→ Work instruction
Would you please restate the data exactly as it stands, apart from the pictures?

(Raw data Opens)

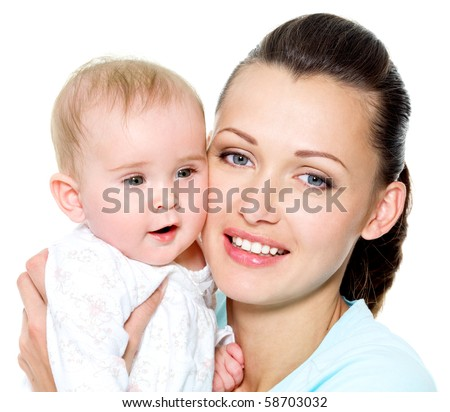 Portrait of a beautiful young mother with sweet newborn child
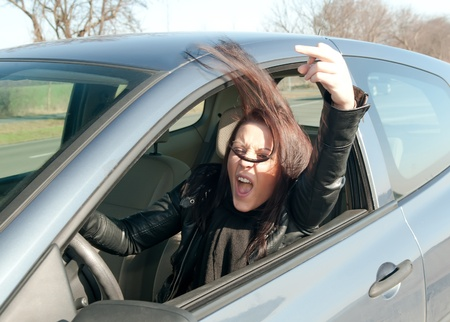 angry young woman in the car shows the middle finger photo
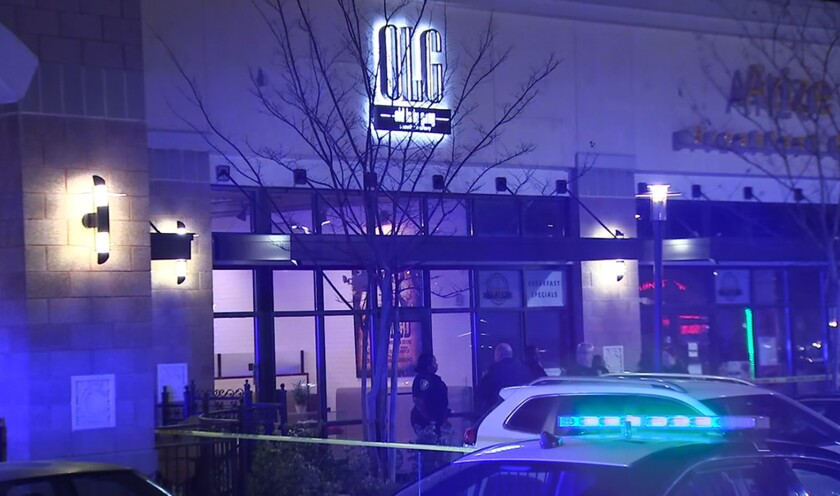 In this image from video provided by WSB-TV, police officers stand outside Old Lady Gang restaurant Friday, Feb. 14, 2020, in East Point, Ga.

(Raw data Closes)

→ Exercise response
 Portrait of a beautiful young mother with sweet newborn child
 angry young woman in the car shows the middle finger photo
 In this image from video provided by WSB-TV, police officers stand outside Old Lady Gang restaurant Friday, Feb. 14, 2020, in East Point, Ga.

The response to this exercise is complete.